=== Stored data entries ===
· · · ·

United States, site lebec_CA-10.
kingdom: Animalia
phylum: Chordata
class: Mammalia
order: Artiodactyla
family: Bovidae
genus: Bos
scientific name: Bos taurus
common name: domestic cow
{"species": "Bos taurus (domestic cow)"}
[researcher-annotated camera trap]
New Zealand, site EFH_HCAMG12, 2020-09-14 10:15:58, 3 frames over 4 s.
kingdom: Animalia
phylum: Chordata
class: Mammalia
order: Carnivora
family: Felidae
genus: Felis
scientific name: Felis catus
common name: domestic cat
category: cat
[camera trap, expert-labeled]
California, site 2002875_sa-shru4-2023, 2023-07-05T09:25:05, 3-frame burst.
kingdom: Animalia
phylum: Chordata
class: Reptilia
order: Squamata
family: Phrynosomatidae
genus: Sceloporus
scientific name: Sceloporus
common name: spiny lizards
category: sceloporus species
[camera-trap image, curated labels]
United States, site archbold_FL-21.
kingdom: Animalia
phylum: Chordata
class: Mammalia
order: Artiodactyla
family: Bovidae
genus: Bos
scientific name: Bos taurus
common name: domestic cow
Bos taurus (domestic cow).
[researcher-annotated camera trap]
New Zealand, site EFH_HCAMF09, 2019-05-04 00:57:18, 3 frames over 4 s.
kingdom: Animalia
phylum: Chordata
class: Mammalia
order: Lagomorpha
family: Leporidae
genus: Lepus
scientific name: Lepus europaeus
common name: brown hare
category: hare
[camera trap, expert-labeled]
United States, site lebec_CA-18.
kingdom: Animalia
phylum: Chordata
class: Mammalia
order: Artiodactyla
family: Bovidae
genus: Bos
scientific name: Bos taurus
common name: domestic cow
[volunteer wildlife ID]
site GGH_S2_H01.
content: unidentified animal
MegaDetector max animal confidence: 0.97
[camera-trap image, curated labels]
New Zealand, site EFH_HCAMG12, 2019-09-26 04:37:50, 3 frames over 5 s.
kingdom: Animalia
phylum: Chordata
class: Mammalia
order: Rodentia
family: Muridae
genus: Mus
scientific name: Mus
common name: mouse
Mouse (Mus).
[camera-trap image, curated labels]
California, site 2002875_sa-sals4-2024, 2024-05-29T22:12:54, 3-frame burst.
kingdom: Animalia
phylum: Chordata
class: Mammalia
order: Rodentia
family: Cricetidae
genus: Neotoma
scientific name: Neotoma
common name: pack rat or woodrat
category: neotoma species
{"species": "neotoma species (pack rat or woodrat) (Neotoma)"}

· · · ·

=== Instructions for the task ===
Extract every line from the records above that contains the word "scientific".

=== Result of the exercise ===
scientific name: Bos taurus
scientific name: Felis catus
scientific name: Sceloporus
scientific name: Bos taurus
scientific name: Lepus europaeus
scientific name: Bos taurus
scientific name: Mus
scientific name: Neotoma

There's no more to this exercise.